TOGETHER WITH those certain non-exclusive reciprocal easements over, through and across the Project Common Areas now or hereafter located within the FP II Parcel, including the right of access, as created and more particularly described in that certain Declaration of Restrictions dated August 6, 2007, between Foundry Park I, LLC, a Virginia limited liability company and Foundry Park II, LLC, a Virginia limited liability company, recorded on August 7, 2007, in the Clerk's Office of the Circuit Court of the City of Richmond, Virginia as Instrument No. 07-26995.

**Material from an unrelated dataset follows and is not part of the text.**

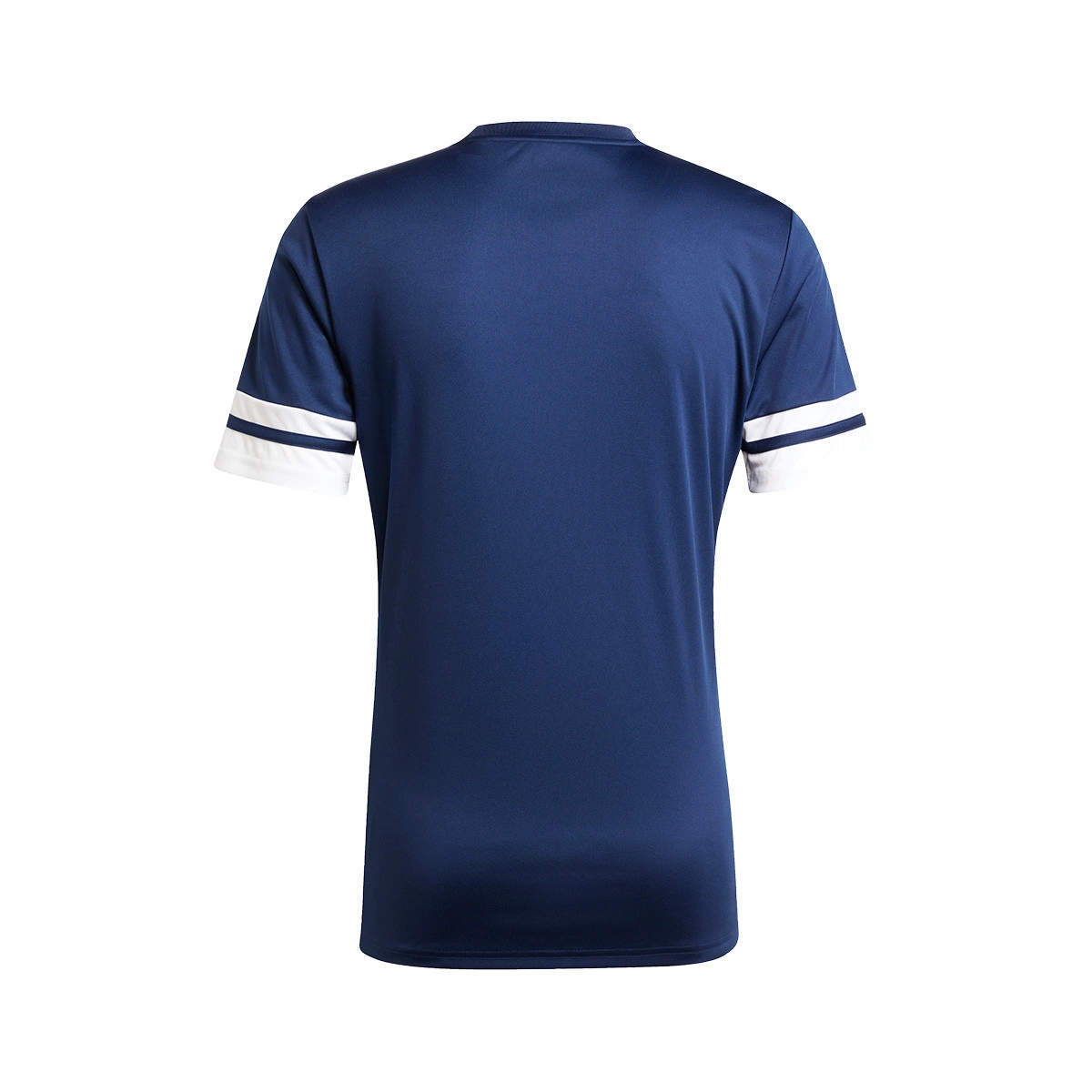 T-Shirt adidas Squadra 25 m/c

TOGETHER WITH that certain easement for lateral and subjacent support of an encroachment and maintenance of the encroachment, as created and more particularly described in that certain Encroachment and Easement Agreement dated October 22, 2009, between Foundry Park I, LLC, a Virginia limited liability company and Foundry Park II, LLC, a Virginia limited liability company, recorded on October 30, 2009, in the Clerk's Office of the Circuit Court of the City of Richmond, Virginia as Instrument No. 09-24255.